* [Gestellte Aufgabe 1]
Was ist laut dem Textabschnitt über Weihnachten schuld daran, dass am Abend auf dem Bett doch noch die volle Dröhnung Weihnachten ankommt?
* [Gestellte Aufgabe 2]
Nenne alles, was laut dem Textabschnitt über Weihnachten am Abend auf dem Smartphone wartet.

Erkenntnis durch Rückfall

Erst am Abend auf meinem Bett erreicht mich dann doch noch die volle Dröhnung Weihnachten – Schuld ist das Smartphone. Denn dort erwarten mich Weihnachtsgrüße von Freunden und Bekannten, Instagram Posts diverser Promis im Weihnachtspulli und unzählige Bilder von geschmückten Weihnachtsbäumen. Ich erinnere mich daran zurück, wie begeisternd Heiligabend für mich als Kind immer gewesen ist. Wie ich mit großen Augen den Weihnachtsbaum und die vielen Geschenke erblickt habe. Doch diese Begeisterung ist über die Jahre verflogen, der Aufwand und Stress wurden mir dafür bewusster. Natürlich hat auch heute das Weihnachtsfest noch viele schöne und berührende Aspekte, sei es das Öffnen eines ganz persönlichen Geschenkes oder das Zusammenkommen der ganzen Familie.

* [Zeilen]
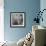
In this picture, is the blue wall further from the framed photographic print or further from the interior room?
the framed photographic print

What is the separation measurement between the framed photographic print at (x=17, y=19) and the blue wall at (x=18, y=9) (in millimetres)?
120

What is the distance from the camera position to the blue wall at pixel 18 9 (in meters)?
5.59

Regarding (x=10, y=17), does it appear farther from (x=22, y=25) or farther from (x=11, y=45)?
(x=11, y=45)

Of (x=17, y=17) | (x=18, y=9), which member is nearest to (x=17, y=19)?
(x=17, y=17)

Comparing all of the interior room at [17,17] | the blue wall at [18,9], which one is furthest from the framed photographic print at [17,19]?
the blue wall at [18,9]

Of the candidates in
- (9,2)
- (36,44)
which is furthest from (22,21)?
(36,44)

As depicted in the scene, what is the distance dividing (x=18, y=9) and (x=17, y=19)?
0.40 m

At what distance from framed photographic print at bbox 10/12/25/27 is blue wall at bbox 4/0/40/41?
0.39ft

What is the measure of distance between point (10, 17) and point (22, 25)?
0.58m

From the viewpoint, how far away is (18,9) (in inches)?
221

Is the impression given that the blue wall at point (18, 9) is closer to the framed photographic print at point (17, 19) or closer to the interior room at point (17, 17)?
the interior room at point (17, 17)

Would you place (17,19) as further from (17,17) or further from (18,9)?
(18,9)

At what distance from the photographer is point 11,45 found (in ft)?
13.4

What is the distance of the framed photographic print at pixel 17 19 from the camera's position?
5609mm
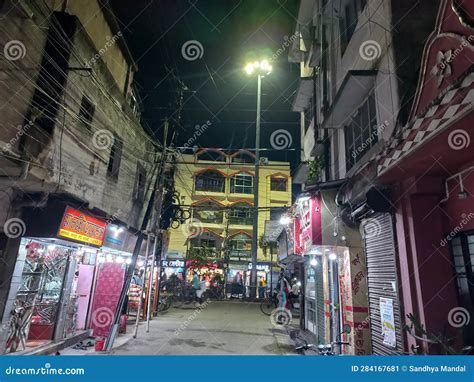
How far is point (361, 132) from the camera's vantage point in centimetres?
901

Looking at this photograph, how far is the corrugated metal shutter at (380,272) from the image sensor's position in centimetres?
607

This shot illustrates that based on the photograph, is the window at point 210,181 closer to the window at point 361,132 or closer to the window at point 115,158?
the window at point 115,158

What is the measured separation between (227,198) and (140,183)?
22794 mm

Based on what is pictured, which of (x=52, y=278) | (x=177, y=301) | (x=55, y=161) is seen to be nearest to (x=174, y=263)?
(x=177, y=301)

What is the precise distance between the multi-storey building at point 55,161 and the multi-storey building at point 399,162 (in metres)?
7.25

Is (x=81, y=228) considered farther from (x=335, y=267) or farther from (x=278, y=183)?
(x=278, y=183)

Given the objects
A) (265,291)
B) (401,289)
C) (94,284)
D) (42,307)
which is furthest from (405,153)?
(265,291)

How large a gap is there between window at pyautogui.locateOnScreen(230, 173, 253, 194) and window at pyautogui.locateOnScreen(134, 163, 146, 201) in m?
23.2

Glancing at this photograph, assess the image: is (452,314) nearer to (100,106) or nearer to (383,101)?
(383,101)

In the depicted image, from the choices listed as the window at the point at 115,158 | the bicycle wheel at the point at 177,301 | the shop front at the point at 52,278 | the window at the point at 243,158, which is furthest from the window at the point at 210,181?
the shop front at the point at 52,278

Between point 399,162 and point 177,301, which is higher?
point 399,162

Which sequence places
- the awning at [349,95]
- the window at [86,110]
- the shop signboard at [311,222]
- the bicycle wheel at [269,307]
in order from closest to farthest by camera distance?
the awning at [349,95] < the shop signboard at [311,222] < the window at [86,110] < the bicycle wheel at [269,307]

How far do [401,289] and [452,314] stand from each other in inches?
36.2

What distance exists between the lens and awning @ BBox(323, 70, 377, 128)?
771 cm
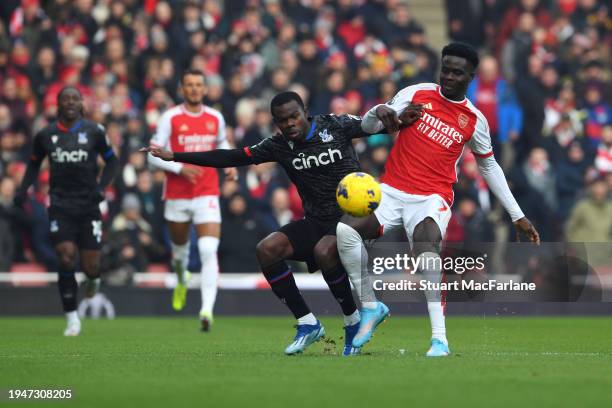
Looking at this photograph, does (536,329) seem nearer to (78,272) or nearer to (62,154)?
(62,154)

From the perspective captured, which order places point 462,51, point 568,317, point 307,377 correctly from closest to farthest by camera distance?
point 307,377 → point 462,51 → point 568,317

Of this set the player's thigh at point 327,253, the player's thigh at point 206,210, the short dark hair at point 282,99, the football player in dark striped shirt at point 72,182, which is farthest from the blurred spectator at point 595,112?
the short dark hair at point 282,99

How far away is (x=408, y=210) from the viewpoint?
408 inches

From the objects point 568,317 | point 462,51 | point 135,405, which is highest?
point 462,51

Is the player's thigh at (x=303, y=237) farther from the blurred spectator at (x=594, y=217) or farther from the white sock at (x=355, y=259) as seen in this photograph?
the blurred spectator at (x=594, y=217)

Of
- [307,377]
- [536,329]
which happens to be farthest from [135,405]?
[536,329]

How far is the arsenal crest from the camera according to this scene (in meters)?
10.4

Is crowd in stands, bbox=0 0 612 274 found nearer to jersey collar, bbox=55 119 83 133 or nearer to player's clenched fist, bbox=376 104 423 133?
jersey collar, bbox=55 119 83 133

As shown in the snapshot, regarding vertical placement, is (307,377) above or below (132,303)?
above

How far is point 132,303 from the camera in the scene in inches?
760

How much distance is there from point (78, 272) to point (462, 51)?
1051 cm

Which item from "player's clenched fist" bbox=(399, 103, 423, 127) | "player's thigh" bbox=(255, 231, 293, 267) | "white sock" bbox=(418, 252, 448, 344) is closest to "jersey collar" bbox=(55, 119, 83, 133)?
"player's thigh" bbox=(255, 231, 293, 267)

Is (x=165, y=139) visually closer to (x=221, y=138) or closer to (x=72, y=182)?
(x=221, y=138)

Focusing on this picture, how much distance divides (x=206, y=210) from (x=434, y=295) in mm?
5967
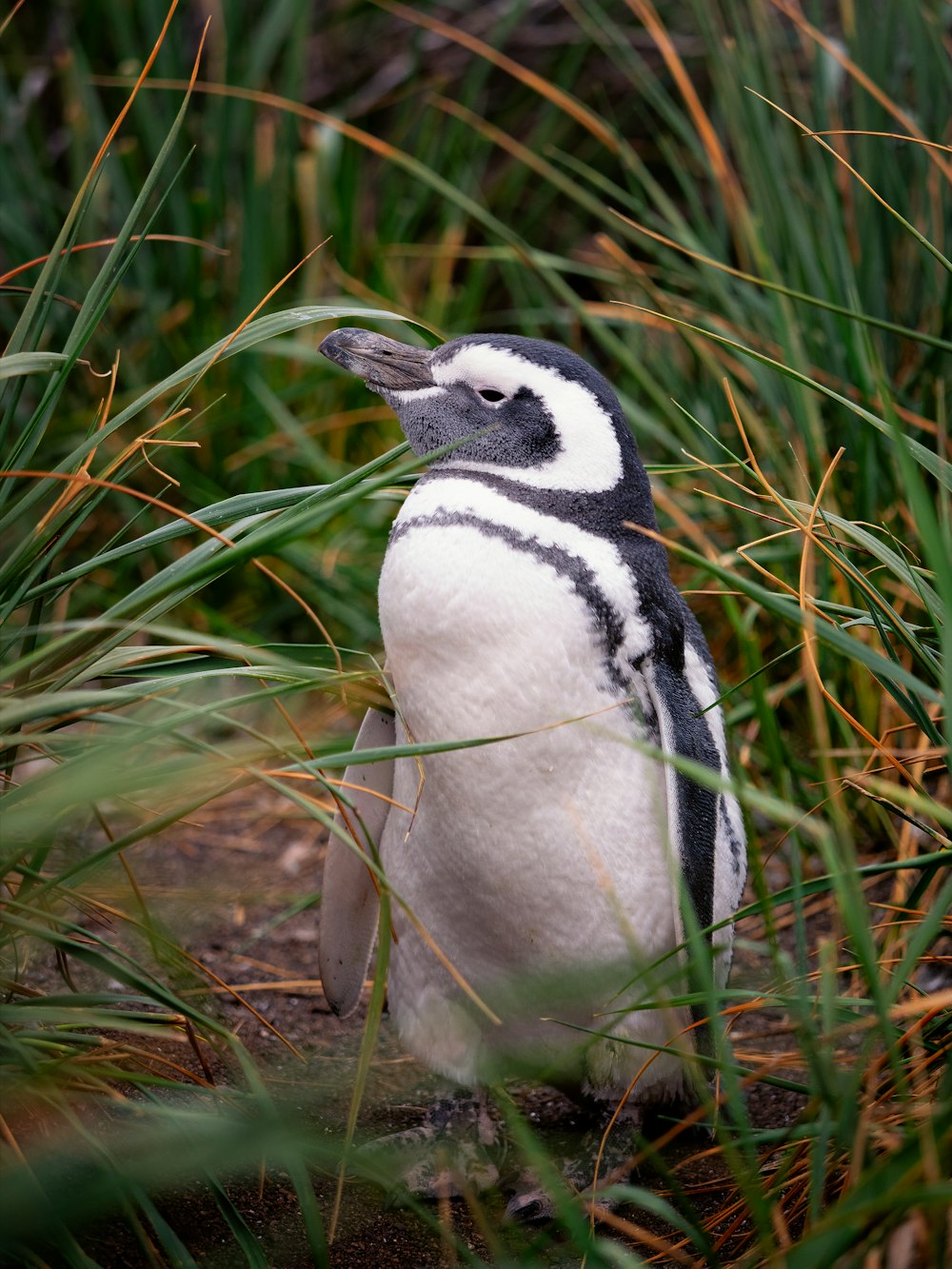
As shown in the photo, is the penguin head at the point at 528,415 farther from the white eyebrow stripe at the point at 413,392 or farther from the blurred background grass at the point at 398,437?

* [Richtige Antwort 1]
Das Smartphone.

* [Richtige Antwort 2]
- Weihnachtsgrüße von Freunden und Bekannten
- Instagram-Posts diverser Promis im Weihnachtspulli
- unzählige Bilder von geschmückten Weihnachtsbäumen